WHAT TO PRODUCE:
Please switch "carnage" to "mayhem" and give back the part of the forum thread that opens with the words containing "Hell yes! I'm" and closes with "the stock shelves.".

DOCUMENT:
# Bel'Akor Supplement



## venomlust (Feb 9, 2010)

*Correct to Be'Lakor . 

GW just released a digital supplement for Be'lakor, the first daemon prince. He can be played in either Daemons or CSM armies. I really like his rules, and ordered an old metal version off eBay. 

I bought the bundle of the WFB and 40k versions of this supplement. I think it would have been nice to just release a FAQ/errata codex update that includes his rules - since he already existed and all, or sell both for the price of one. But given the company we're dealing with it comes as no big surprise. Regardless, I think it's worth picking up if you like to use flying monstrous creatures.

The fluff is cool, though I wish there was more of it. Be'lakor is evil in a really fun way. Devious and scheming, he's planning 10 steps ahead while manipulating everyone and everything to his advantage. It would have been cool to include one of those historical timelines as seen in other codices, where they give you relevant events on the dates they took place. Given Be'lakor's description and lifespan, they could have easily filled a few pages with a timeline.

You're paying ~200 points more than a naked + marked daemon prince from the CSM codex, and getting your points worth IMO. Statline is the same as a DP, except for an extra point of leadership.Then of course, there's Eternal Warrior. Fuck off, instant death. Then there's the fact that Be'lakor is a level 3 psyker who knows *the entire Telepathy table*, and gets D3 extra warp charges if your opponent fails a morale test the previous turn. He has a 4+ invuln save and is also shrouded, so a 3+ jink while flying or 2+ in decent cover sounds pretty sweet to me. His melee weapon is a STR +1/Armourbane/ Fleshbane/Master-crafted/specialist weapon. With 5 base attacks you stand a decent chance of killing a lot of different units. He's also fearless.

I'm still a newbie at the game, but Be'lakor seems like a super versatile (though costly) HQ choice. 


Here is a more in-depth review from Faeit 212:

http://natfka.blogspot.com/2013/12/belakor-dark-master-first-look.html


----------



## Adramalech (Nov 10, 2009)

I would be irate that GW has just shoehorned a WHFB daemon prince into WH40k lore, BUT NOW I CAN USE BE'LAKOR IN MY CHAOS SPACE MARINES ARMY! <3 <3 <3


----------



## dragonkingofthestars (May 3, 2010)

the fact we have a supplement that adds only one new selection to the codex is very interesting for the future as a whole.


----------



## venomlust (Feb 9, 2010)

Adramalech said:


> I would be irate that GW has just shoehorned a WHFB daemon prince into WH40k lore, BUT NOW I CAN USE BE'LAKOR IN MY CHAOS SPACE MARINES ARMY! <3 <3 <3


Hell yes! I'm writing lists as we speak, imagining the carnage.



dragonkingofthestars said:


> the fact we have a supplement that adds only one new selection to the codex is very interesting for the future as a whole.


Yes indeed. The easy way out would be for GW to find more misfit characters (Cypher, maybe?) and release digital supplements for them. Make them good so they'll sell, and voila. No more dust-gatherers on the stock shelves.


----------



## Lord Lorne Walkier (Jul 19, 2009)

This is soo great and I can not wait for others to come for all army's. Cypher.. maybe even Squats? Zoats? the possibilities are endless.


Also, as I have been saying for a long time 40k and WHFB are Linked! People can say they are not as much as they want but things like this just prove it.

DATASET SECTION:
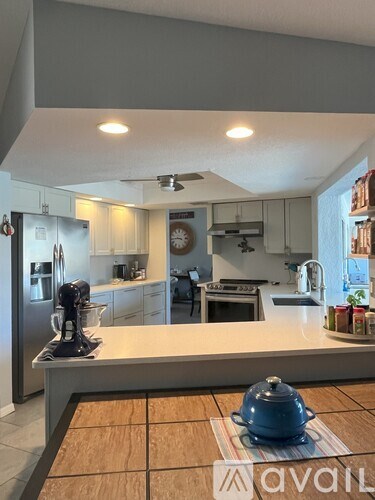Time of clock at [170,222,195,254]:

ANSWER TO THE TASK:
Hell yes! I'm writing lists as we speak, imagining the mayhem.



dragonkingofthestars said:


> the fact we have a supplement that adds only one new selection to the codex is very interesting for the future as a whole.


Yes indeed. The easy way out would be for GW to find more misfit characters (Cypher, maybe?) and release digital supplements for them. Make them good so they'll sell, and voila. No more dust-gatherers on the stock shelves.